SELECTED PASSAGE =>
_ _ _
Shirley was largely influenced by her teachers Johanna Kolm (later known as Hanny Exiner) and Daisy Purnitzer, who passed on the Bodenwieser style in which improvisation and choreography were central. Daisy had been a student of Gertrude Bodenwieser in Vienna and came to Melbourne with her parents prior to WWII, whereas Hanny had been performing and touring with the Bodenwieser Ballet when the company came to Sydney to escape the Nazi regime. Hanny soon joined her friend in Melbourne.

Shirley’s first choreographic works provided performance experiences and showcased the year’s development of the many children, all girls in the 1950s, enrolled in the burgeoning Beaumaris School of Modern Ballet. At its peak the school had about 350 students. Every girl in Beaumaris wanted to join the classes.

The ‘Children’s Ballets’ in the annual children’s dance recitals explored Shirley’s interests in artistic imagination, science and the natural world, as well as Australian themes, often including Indigenous themes in works such as The Magic Garden (1957), Priscilla’s Dream (1962) – a circus ballet – The Whirlwind and the Rainbow (1964) and Tinka and the Didgeridoo (1966). 

Daisy Purnitzer mentored Shirley through the process of making her first work, The Magic Garden in 1957. What a Load of Rubbish, was created in 1986 for Tasdance’s Primary School residency program and designed by Kenneth Rowell; it was based on similar ideas and choreographic structures, albeit significantly more sophisticated and yet engaging for children.

Shirley's interest in these themes continued in her works for the Contemporary Dance Theatre of Melbourne (1963–1972).  Many of the works for the company were initially created and performed for the annual student recital, as it became known, and were later performed in a program of works by the Contemporary Dance Theatre. 

The 1963 inaugural season at the Emerald Hill Theatre in South Melbourne included works such as Sketches on Themes of Paul Klee and The Planets. The company presented work at the Moomba Festival and in regional Victoria – Hamilton, Boort Fiesta and Benalla – as well as in churches in Beaumaris and North Balwyn. Major seasons were presented at the Canberra Playhouse in 1966 and 1968 and at the Alexander Theatre, Monash University, in 1970 and 1972.

The Bodenwieser influence was quite evident in the early works in the use of movement vocabulary such as the body wave or backbend, figure 8s and body circles, as well as the use of ‘structured improvisation’. In Sketches on Themes of Paul Klee (1964), Eerie Moment and Twittering Machine were entirely improvised. In the opening section of the Sea Interlude (1966), Sea Change was largely improvised between the choreographed opening and ending, and the final section Sea Storm incorporated signature Bodenwieser Figure 8 movements.
_ _ _
MATERIAL PROVIDED =>
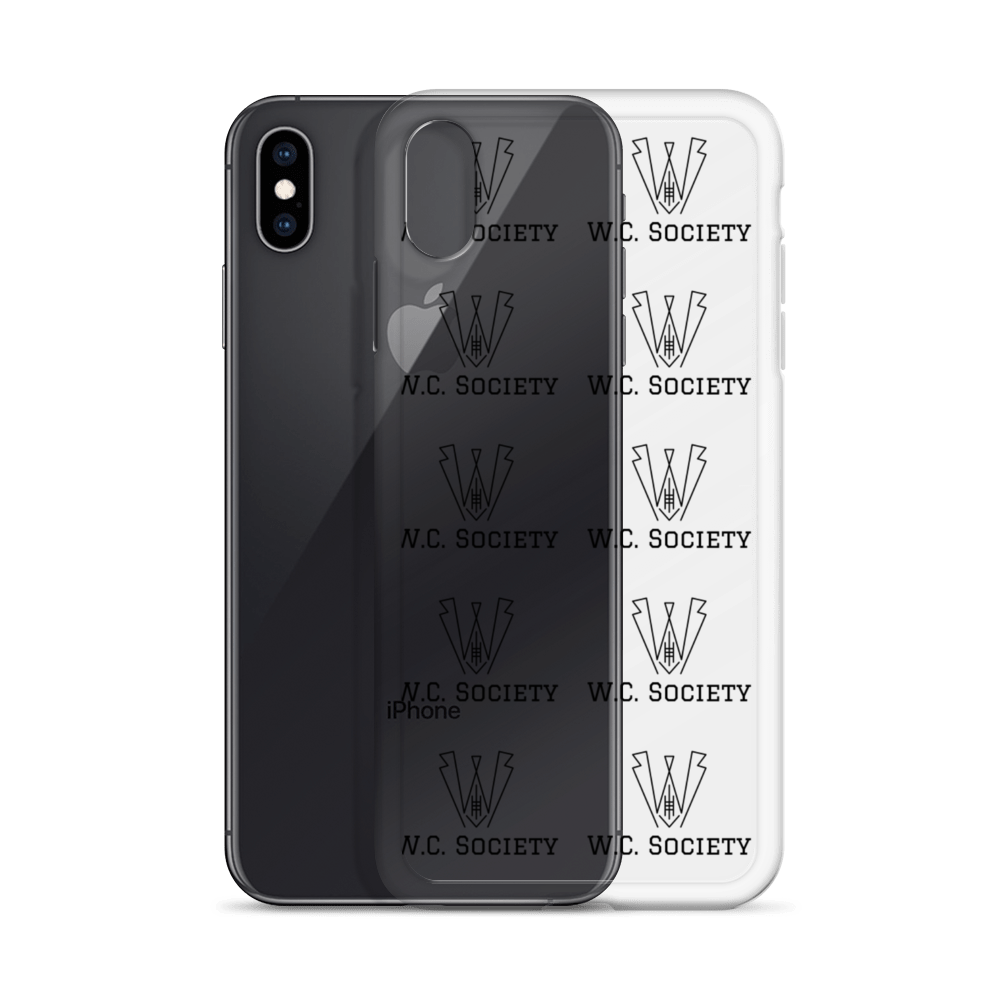 W.C. Society iPhone Case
_ _ _
WORK TO BE COMPLETED =>
In the passage on Shirley's dance career, what purpose did her first choreographic works serve?

RESPONSE TO THE TASK =>
They gave the children enrolled in the Beaumaris School of Modern Ballet, all girls in the 1950s, experience of performing, and they showcased how those students had developed over the year.